__TAREFAS A REALIZAR__.
[1] Qual é a idade do artesão Guilherme Blume, segundo a reportagem sobre o pedágio?
[2] Reproduza da reportagem sobre o pedágio o trecho que começa em "Blume vive há" e vai até "Vale do Taquari.", incluindo essas palavras.
──────── PÁGINA ────────
Por meio de nota, a Secretaria de Reconstrução informa que "as solicitações de antecipação de obras nas rodovias do Bloco 2, que, por consequência, resultarão em adiantamento de investimentos e impactos na tarifa, estão sendo avaliadas na revisão da futura concessão". O Piratini sustenta ainda que o sistema free flow é mais justo do que o modelo de pedágios convencionais pelo fato de o usuário pagar tarifas de modo mais fracionado, de acordo com a extensão efetivamente percorrida.

"Perdi 18 conhecidos em acidentes", lamenta artesão

Mateus Bruxel / Agencia RBS

Blume vive há cerca de 30 anos às margens de rodovia.Mateus Bruxel / Agencia RBS

O artesão Guilherme Blume, 63 anos, mora e trabalha a menos de 50 metros da pista simples da RS-453 no trecho em que liga o município de Estrela, onde vive há mais de três décadas, à cidade próxima de Teutônia, no Vale do Taquari.

O escultor teme que a implantação de um pórtico para cobrança de pedágio nas proximidades, prevista no plano de concessão rodoviária do governo gaúcho, comprometa seus deslocamentos quase diários a Teutônia. Mas entende que algo precisa ser feito em relação à segurança rodoviária ao longo da via que compõe a chamada Rota do Sol.
──────── CONJUNTO DE REGISTROS ────────
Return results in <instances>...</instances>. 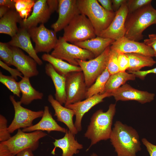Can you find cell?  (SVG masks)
I'll return each mask as SVG.
<instances>
[{"label": "cell", "mask_w": 156, "mask_h": 156, "mask_svg": "<svg viewBox=\"0 0 156 156\" xmlns=\"http://www.w3.org/2000/svg\"><path fill=\"white\" fill-rule=\"evenodd\" d=\"M48 101L54 109V116H56L57 120L64 123L68 130L74 135L77 134L78 131L73 121V117L75 114L74 111L63 106L51 94L48 95Z\"/></svg>", "instance_id": "44dd1931"}, {"label": "cell", "mask_w": 156, "mask_h": 156, "mask_svg": "<svg viewBox=\"0 0 156 156\" xmlns=\"http://www.w3.org/2000/svg\"><path fill=\"white\" fill-rule=\"evenodd\" d=\"M116 112V104L112 103L109 105L106 112L99 109L93 114L84 133V137L91 141L90 144L86 151L99 142L109 139Z\"/></svg>", "instance_id": "7a4b0ae2"}, {"label": "cell", "mask_w": 156, "mask_h": 156, "mask_svg": "<svg viewBox=\"0 0 156 156\" xmlns=\"http://www.w3.org/2000/svg\"><path fill=\"white\" fill-rule=\"evenodd\" d=\"M10 9L8 8L2 6H0V17H2Z\"/></svg>", "instance_id": "c3c4849f"}, {"label": "cell", "mask_w": 156, "mask_h": 156, "mask_svg": "<svg viewBox=\"0 0 156 156\" xmlns=\"http://www.w3.org/2000/svg\"><path fill=\"white\" fill-rule=\"evenodd\" d=\"M111 96L109 93L105 92L93 95L83 101L65 106L74 111L75 116L74 125L78 132L82 130L81 121L84 115L93 107L103 102L105 98Z\"/></svg>", "instance_id": "9a60e30c"}, {"label": "cell", "mask_w": 156, "mask_h": 156, "mask_svg": "<svg viewBox=\"0 0 156 156\" xmlns=\"http://www.w3.org/2000/svg\"><path fill=\"white\" fill-rule=\"evenodd\" d=\"M15 8L20 17L25 20L30 16L36 1L33 0H14Z\"/></svg>", "instance_id": "4dcf8cb0"}, {"label": "cell", "mask_w": 156, "mask_h": 156, "mask_svg": "<svg viewBox=\"0 0 156 156\" xmlns=\"http://www.w3.org/2000/svg\"><path fill=\"white\" fill-rule=\"evenodd\" d=\"M27 30L35 43L34 48L37 53L42 52L49 53L54 49L58 39L56 32L53 30L47 28L44 24H41L38 27H32Z\"/></svg>", "instance_id": "8fae6325"}, {"label": "cell", "mask_w": 156, "mask_h": 156, "mask_svg": "<svg viewBox=\"0 0 156 156\" xmlns=\"http://www.w3.org/2000/svg\"><path fill=\"white\" fill-rule=\"evenodd\" d=\"M109 139L118 156H136L141 150L137 131L120 121L114 123Z\"/></svg>", "instance_id": "6da1fadb"}, {"label": "cell", "mask_w": 156, "mask_h": 156, "mask_svg": "<svg viewBox=\"0 0 156 156\" xmlns=\"http://www.w3.org/2000/svg\"><path fill=\"white\" fill-rule=\"evenodd\" d=\"M57 21L51 27L56 32L66 27L76 15L81 14L77 4V0H58Z\"/></svg>", "instance_id": "4fadbf2b"}, {"label": "cell", "mask_w": 156, "mask_h": 156, "mask_svg": "<svg viewBox=\"0 0 156 156\" xmlns=\"http://www.w3.org/2000/svg\"><path fill=\"white\" fill-rule=\"evenodd\" d=\"M110 75L106 67L93 84L87 88L86 99L96 94L104 93L106 83Z\"/></svg>", "instance_id": "f546056e"}, {"label": "cell", "mask_w": 156, "mask_h": 156, "mask_svg": "<svg viewBox=\"0 0 156 156\" xmlns=\"http://www.w3.org/2000/svg\"><path fill=\"white\" fill-rule=\"evenodd\" d=\"M16 156H34V155L32 151L27 149L20 152L16 155Z\"/></svg>", "instance_id": "7dc6e473"}, {"label": "cell", "mask_w": 156, "mask_h": 156, "mask_svg": "<svg viewBox=\"0 0 156 156\" xmlns=\"http://www.w3.org/2000/svg\"><path fill=\"white\" fill-rule=\"evenodd\" d=\"M136 76L125 71H119L111 75L106 83L105 93L110 92L119 88L127 81L134 80Z\"/></svg>", "instance_id": "83f0119b"}, {"label": "cell", "mask_w": 156, "mask_h": 156, "mask_svg": "<svg viewBox=\"0 0 156 156\" xmlns=\"http://www.w3.org/2000/svg\"><path fill=\"white\" fill-rule=\"evenodd\" d=\"M66 129L59 125L53 118L50 112L49 107L44 106V113L40 120L37 124L30 127L23 128L22 130L25 132L36 131H46L48 133L57 131L65 133Z\"/></svg>", "instance_id": "7402d4cb"}, {"label": "cell", "mask_w": 156, "mask_h": 156, "mask_svg": "<svg viewBox=\"0 0 156 156\" xmlns=\"http://www.w3.org/2000/svg\"><path fill=\"white\" fill-rule=\"evenodd\" d=\"M15 10L10 9L0 19V33L7 34L12 37L18 32L17 23L22 20Z\"/></svg>", "instance_id": "d4e9b609"}, {"label": "cell", "mask_w": 156, "mask_h": 156, "mask_svg": "<svg viewBox=\"0 0 156 156\" xmlns=\"http://www.w3.org/2000/svg\"><path fill=\"white\" fill-rule=\"evenodd\" d=\"M115 40L113 39L97 36L94 38L73 43L82 49L92 52L96 57L100 55Z\"/></svg>", "instance_id": "cb8c5ba5"}, {"label": "cell", "mask_w": 156, "mask_h": 156, "mask_svg": "<svg viewBox=\"0 0 156 156\" xmlns=\"http://www.w3.org/2000/svg\"><path fill=\"white\" fill-rule=\"evenodd\" d=\"M129 60L128 72L140 71L144 67H151L156 62L152 57L136 53H126Z\"/></svg>", "instance_id": "f1b7e54d"}, {"label": "cell", "mask_w": 156, "mask_h": 156, "mask_svg": "<svg viewBox=\"0 0 156 156\" xmlns=\"http://www.w3.org/2000/svg\"><path fill=\"white\" fill-rule=\"evenodd\" d=\"M31 14L27 18L22 20L19 23L20 27L28 29L36 27L38 24H44L50 18L52 14L46 0L36 1Z\"/></svg>", "instance_id": "ac0fdd59"}, {"label": "cell", "mask_w": 156, "mask_h": 156, "mask_svg": "<svg viewBox=\"0 0 156 156\" xmlns=\"http://www.w3.org/2000/svg\"><path fill=\"white\" fill-rule=\"evenodd\" d=\"M118 53L110 49L107 68L110 75L120 71L118 62Z\"/></svg>", "instance_id": "836d02e7"}, {"label": "cell", "mask_w": 156, "mask_h": 156, "mask_svg": "<svg viewBox=\"0 0 156 156\" xmlns=\"http://www.w3.org/2000/svg\"><path fill=\"white\" fill-rule=\"evenodd\" d=\"M0 156H13L8 147L1 142L0 143Z\"/></svg>", "instance_id": "ee69618b"}, {"label": "cell", "mask_w": 156, "mask_h": 156, "mask_svg": "<svg viewBox=\"0 0 156 156\" xmlns=\"http://www.w3.org/2000/svg\"><path fill=\"white\" fill-rule=\"evenodd\" d=\"M11 76L6 75L0 72V82L14 94L20 97L21 93L18 82Z\"/></svg>", "instance_id": "1f68e13d"}, {"label": "cell", "mask_w": 156, "mask_h": 156, "mask_svg": "<svg viewBox=\"0 0 156 156\" xmlns=\"http://www.w3.org/2000/svg\"><path fill=\"white\" fill-rule=\"evenodd\" d=\"M11 137L7 127V120L1 114L0 115V142H2L9 139Z\"/></svg>", "instance_id": "e575fe53"}, {"label": "cell", "mask_w": 156, "mask_h": 156, "mask_svg": "<svg viewBox=\"0 0 156 156\" xmlns=\"http://www.w3.org/2000/svg\"><path fill=\"white\" fill-rule=\"evenodd\" d=\"M118 62L120 71H125L129 67V60L126 53H118Z\"/></svg>", "instance_id": "8d00e7d4"}, {"label": "cell", "mask_w": 156, "mask_h": 156, "mask_svg": "<svg viewBox=\"0 0 156 156\" xmlns=\"http://www.w3.org/2000/svg\"><path fill=\"white\" fill-rule=\"evenodd\" d=\"M109 93L116 101L133 100L141 104L151 102L155 96L154 93L137 90L127 83Z\"/></svg>", "instance_id": "5bb4252c"}, {"label": "cell", "mask_w": 156, "mask_h": 156, "mask_svg": "<svg viewBox=\"0 0 156 156\" xmlns=\"http://www.w3.org/2000/svg\"><path fill=\"white\" fill-rule=\"evenodd\" d=\"M47 3L52 13L55 11L57 12L59 5L58 0H47Z\"/></svg>", "instance_id": "7bdbcfd3"}, {"label": "cell", "mask_w": 156, "mask_h": 156, "mask_svg": "<svg viewBox=\"0 0 156 156\" xmlns=\"http://www.w3.org/2000/svg\"></svg>", "instance_id": "f907efd6"}, {"label": "cell", "mask_w": 156, "mask_h": 156, "mask_svg": "<svg viewBox=\"0 0 156 156\" xmlns=\"http://www.w3.org/2000/svg\"><path fill=\"white\" fill-rule=\"evenodd\" d=\"M77 4L81 14L90 21L96 36L107 28L115 15L114 12L105 9L97 0H77Z\"/></svg>", "instance_id": "277c9868"}, {"label": "cell", "mask_w": 156, "mask_h": 156, "mask_svg": "<svg viewBox=\"0 0 156 156\" xmlns=\"http://www.w3.org/2000/svg\"><path fill=\"white\" fill-rule=\"evenodd\" d=\"M51 55L56 58L67 61L70 64L79 66L77 60L86 61L94 58L91 52L66 41L60 36Z\"/></svg>", "instance_id": "8992f818"}, {"label": "cell", "mask_w": 156, "mask_h": 156, "mask_svg": "<svg viewBox=\"0 0 156 156\" xmlns=\"http://www.w3.org/2000/svg\"><path fill=\"white\" fill-rule=\"evenodd\" d=\"M127 1L115 12V16L109 26L98 36L109 38L116 41L125 36V24L128 14Z\"/></svg>", "instance_id": "7c38bea8"}, {"label": "cell", "mask_w": 156, "mask_h": 156, "mask_svg": "<svg viewBox=\"0 0 156 156\" xmlns=\"http://www.w3.org/2000/svg\"><path fill=\"white\" fill-rule=\"evenodd\" d=\"M65 77L66 100L64 106L86 99L87 88L83 72H71Z\"/></svg>", "instance_id": "30bf717a"}, {"label": "cell", "mask_w": 156, "mask_h": 156, "mask_svg": "<svg viewBox=\"0 0 156 156\" xmlns=\"http://www.w3.org/2000/svg\"><path fill=\"white\" fill-rule=\"evenodd\" d=\"M102 6L106 10L110 11H114L112 9V0H98Z\"/></svg>", "instance_id": "b9f144b4"}, {"label": "cell", "mask_w": 156, "mask_h": 156, "mask_svg": "<svg viewBox=\"0 0 156 156\" xmlns=\"http://www.w3.org/2000/svg\"><path fill=\"white\" fill-rule=\"evenodd\" d=\"M30 38L27 30L20 27L16 34L12 37L11 40L7 43L11 47L20 48L25 51L38 64L41 65L43 62L37 55Z\"/></svg>", "instance_id": "d6986e66"}, {"label": "cell", "mask_w": 156, "mask_h": 156, "mask_svg": "<svg viewBox=\"0 0 156 156\" xmlns=\"http://www.w3.org/2000/svg\"><path fill=\"white\" fill-rule=\"evenodd\" d=\"M126 1V0H112V7L113 11L115 12H116L121 5Z\"/></svg>", "instance_id": "bcb514c9"}, {"label": "cell", "mask_w": 156, "mask_h": 156, "mask_svg": "<svg viewBox=\"0 0 156 156\" xmlns=\"http://www.w3.org/2000/svg\"><path fill=\"white\" fill-rule=\"evenodd\" d=\"M46 74L51 79L54 86L55 99L62 105L65 104L66 100L65 90L66 77L58 73L49 63L45 66Z\"/></svg>", "instance_id": "603a6c76"}, {"label": "cell", "mask_w": 156, "mask_h": 156, "mask_svg": "<svg viewBox=\"0 0 156 156\" xmlns=\"http://www.w3.org/2000/svg\"><path fill=\"white\" fill-rule=\"evenodd\" d=\"M0 57L9 66L13 65L12 51L7 43L0 42Z\"/></svg>", "instance_id": "d6a6232c"}, {"label": "cell", "mask_w": 156, "mask_h": 156, "mask_svg": "<svg viewBox=\"0 0 156 156\" xmlns=\"http://www.w3.org/2000/svg\"><path fill=\"white\" fill-rule=\"evenodd\" d=\"M142 142L146 146L150 156H156V145L149 142L145 138H142Z\"/></svg>", "instance_id": "f35d334b"}, {"label": "cell", "mask_w": 156, "mask_h": 156, "mask_svg": "<svg viewBox=\"0 0 156 156\" xmlns=\"http://www.w3.org/2000/svg\"><path fill=\"white\" fill-rule=\"evenodd\" d=\"M154 24H156V10L150 4L128 14L125 24V36L138 41L143 39V31Z\"/></svg>", "instance_id": "3957f363"}, {"label": "cell", "mask_w": 156, "mask_h": 156, "mask_svg": "<svg viewBox=\"0 0 156 156\" xmlns=\"http://www.w3.org/2000/svg\"><path fill=\"white\" fill-rule=\"evenodd\" d=\"M13 52V65L23 75L29 78L36 76L39 72L37 63L29 56L25 54L19 48L11 47Z\"/></svg>", "instance_id": "2e32d148"}, {"label": "cell", "mask_w": 156, "mask_h": 156, "mask_svg": "<svg viewBox=\"0 0 156 156\" xmlns=\"http://www.w3.org/2000/svg\"><path fill=\"white\" fill-rule=\"evenodd\" d=\"M0 66L2 68L8 71L11 74V76L16 80H18V77H19L21 78L23 77L22 76L23 74L17 69H14L11 68L1 60H0Z\"/></svg>", "instance_id": "74e56055"}, {"label": "cell", "mask_w": 156, "mask_h": 156, "mask_svg": "<svg viewBox=\"0 0 156 156\" xmlns=\"http://www.w3.org/2000/svg\"><path fill=\"white\" fill-rule=\"evenodd\" d=\"M64 30L62 37L67 42L73 43L90 39L97 36L90 21L82 14L75 16Z\"/></svg>", "instance_id": "5b68a950"}, {"label": "cell", "mask_w": 156, "mask_h": 156, "mask_svg": "<svg viewBox=\"0 0 156 156\" xmlns=\"http://www.w3.org/2000/svg\"><path fill=\"white\" fill-rule=\"evenodd\" d=\"M47 135L46 133L41 131L27 133L20 129L9 139L1 143L6 145L13 156H15L25 149H29L33 151H36L39 147V140Z\"/></svg>", "instance_id": "52a82bcc"}, {"label": "cell", "mask_w": 156, "mask_h": 156, "mask_svg": "<svg viewBox=\"0 0 156 156\" xmlns=\"http://www.w3.org/2000/svg\"><path fill=\"white\" fill-rule=\"evenodd\" d=\"M42 58L50 63L58 73L64 76L71 72L82 71L80 66L72 65L63 60L55 57L49 53L44 54Z\"/></svg>", "instance_id": "4316f807"}, {"label": "cell", "mask_w": 156, "mask_h": 156, "mask_svg": "<svg viewBox=\"0 0 156 156\" xmlns=\"http://www.w3.org/2000/svg\"><path fill=\"white\" fill-rule=\"evenodd\" d=\"M148 38L144 40V42L153 49L155 57H156V34H150L148 35Z\"/></svg>", "instance_id": "ab89813d"}, {"label": "cell", "mask_w": 156, "mask_h": 156, "mask_svg": "<svg viewBox=\"0 0 156 156\" xmlns=\"http://www.w3.org/2000/svg\"><path fill=\"white\" fill-rule=\"evenodd\" d=\"M90 156H98V155L95 153H93Z\"/></svg>", "instance_id": "681fc988"}, {"label": "cell", "mask_w": 156, "mask_h": 156, "mask_svg": "<svg viewBox=\"0 0 156 156\" xmlns=\"http://www.w3.org/2000/svg\"><path fill=\"white\" fill-rule=\"evenodd\" d=\"M110 48L118 53H136L155 57L153 50L151 47L144 42L131 40L125 36L115 41L110 46Z\"/></svg>", "instance_id": "e0dca14e"}, {"label": "cell", "mask_w": 156, "mask_h": 156, "mask_svg": "<svg viewBox=\"0 0 156 156\" xmlns=\"http://www.w3.org/2000/svg\"><path fill=\"white\" fill-rule=\"evenodd\" d=\"M129 73H132L140 79H143L146 76L150 73H156V67L152 69L144 71H138L136 72H132Z\"/></svg>", "instance_id": "60d3db41"}, {"label": "cell", "mask_w": 156, "mask_h": 156, "mask_svg": "<svg viewBox=\"0 0 156 156\" xmlns=\"http://www.w3.org/2000/svg\"><path fill=\"white\" fill-rule=\"evenodd\" d=\"M9 99L14 111V118L8 127L10 133L19 129L32 126L34 120L42 117L44 110L33 111L24 107L20 101H16L14 96L10 95Z\"/></svg>", "instance_id": "9c48e42d"}, {"label": "cell", "mask_w": 156, "mask_h": 156, "mask_svg": "<svg viewBox=\"0 0 156 156\" xmlns=\"http://www.w3.org/2000/svg\"><path fill=\"white\" fill-rule=\"evenodd\" d=\"M18 82L22 93L20 101L22 104L28 105L34 100L42 99L43 94L36 90L33 87L29 78L23 77Z\"/></svg>", "instance_id": "484cf974"}, {"label": "cell", "mask_w": 156, "mask_h": 156, "mask_svg": "<svg viewBox=\"0 0 156 156\" xmlns=\"http://www.w3.org/2000/svg\"><path fill=\"white\" fill-rule=\"evenodd\" d=\"M65 133L63 138L55 139L53 142L54 147L51 152L53 155L55 154V150L57 148L62 150V156H73L74 154L79 153V150L83 148V145L75 139V135L67 129Z\"/></svg>", "instance_id": "ffe728a7"}, {"label": "cell", "mask_w": 156, "mask_h": 156, "mask_svg": "<svg viewBox=\"0 0 156 156\" xmlns=\"http://www.w3.org/2000/svg\"><path fill=\"white\" fill-rule=\"evenodd\" d=\"M0 5L6 7L10 9L15 10L14 0H0Z\"/></svg>", "instance_id": "f6af8a7d"}, {"label": "cell", "mask_w": 156, "mask_h": 156, "mask_svg": "<svg viewBox=\"0 0 156 156\" xmlns=\"http://www.w3.org/2000/svg\"><path fill=\"white\" fill-rule=\"evenodd\" d=\"M110 50L109 46L93 59L88 61L77 60L83 73L87 88L93 84L106 68Z\"/></svg>", "instance_id": "ba28073f"}, {"label": "cell", "mask_w": 156, "mask_h": 156, "mask_svg": "<svg viewBox=\"0 0 156 156\" xmlns=\"http://www.w3.org/2000/svg\"><path fill=\"white\" fill-rule=\"evenodd\" d=\"M151 0H129L127 4L128 13H132L143 7L151 3Z\"/></svg>", "instance_id": "d590c367"}]
</instances>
────────
__AS RESPOSTAS__.
[1] 63 anos.

[2]
Blume vive há cerca de 30 anos às margens de rodovia.Mateus Bruxel / Agencia RBS

O artesão Guilherme Blume, 63 anos, mora e trabalha a menos de 50 metros da pista simples da RS-453 no trecho em que liga o município de Estrela, onde vive há mais de três décadas, à cidade próxima de Teutônia, no Vale do Taquari.